Introduction To Linux

Embedded Linux

Linux is a Unix-like computer operating system that is based on the Linux Kernel. Linus Torvalds is the official founder of this operating system; however, a lot has gone into its making. The records reveal that Windows dominates the personal computer market with 90 percent of the share, the server market with 66 percent of the share. Also, Linux is recorded to have powered 85 percent of the globe’s most powerful supercomputers, where the figure has reached just 1.4 percent for Windows. Here is a brief introduction to this mystic operating system called Linux.

The name of this operating has been derived from the Linux kernel, which Linus Torvalds wrote in 1991. The GNU operating systems, originated by Richard Stallman in 1983, is the basis of the rest of the system, comprising libraries and utilities. The GNU contribution also forms the basis for GNU/Linux that is the preferred name of the Free Software Foundation. Recently enough, because of the emergence of the netbooks and the Ubuntu distribution, Linux is being installed on both desktops and laptops. Otherwise, it is used for servers, computer hardware, embedded devices, mobile phones and supercomputers.

(Spatial reasoning question data)
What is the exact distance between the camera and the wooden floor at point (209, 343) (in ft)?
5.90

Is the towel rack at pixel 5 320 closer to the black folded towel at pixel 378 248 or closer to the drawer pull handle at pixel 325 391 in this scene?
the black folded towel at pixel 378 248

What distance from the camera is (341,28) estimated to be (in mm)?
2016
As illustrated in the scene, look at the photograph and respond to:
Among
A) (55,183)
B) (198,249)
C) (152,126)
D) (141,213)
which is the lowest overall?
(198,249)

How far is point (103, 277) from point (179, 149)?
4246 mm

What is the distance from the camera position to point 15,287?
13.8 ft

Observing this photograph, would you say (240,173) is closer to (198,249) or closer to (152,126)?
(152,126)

**Task list**
a – According to the Linux introduction, who originated the GNU operating systems, and in what year?
b – Reproduce the part of the records that opens with the line containing "Is the towel" and runs through the end of the records.

**Exercise responses**
a – Richard Stallman, in 1983.

b –
Is the towel rack at pixel 5 320 closer to the black folded towel at pixel 378 248 or closer to the drawer pull handle at pixel 325 391 in this scene?
the black folded towel at pixel 378 248

What distance from the camera is (341,28) estimated to be (in mm)?
2016
As illustrated in the scene, look at the photograph and respond to:
Among
A) (55,183)
B) (198,249)
C) (152,126)
D) (141,213)
which is the lowest overall?
(198,249)

How far is point (103, 277) from point (179, 149)?
4246 mm

What is the distance from the camera position to point 15,287?
13.8 ft

Observing this photograph, would you say (240,173) is closer to (198,249) or closer to (152,126)?
(152,126)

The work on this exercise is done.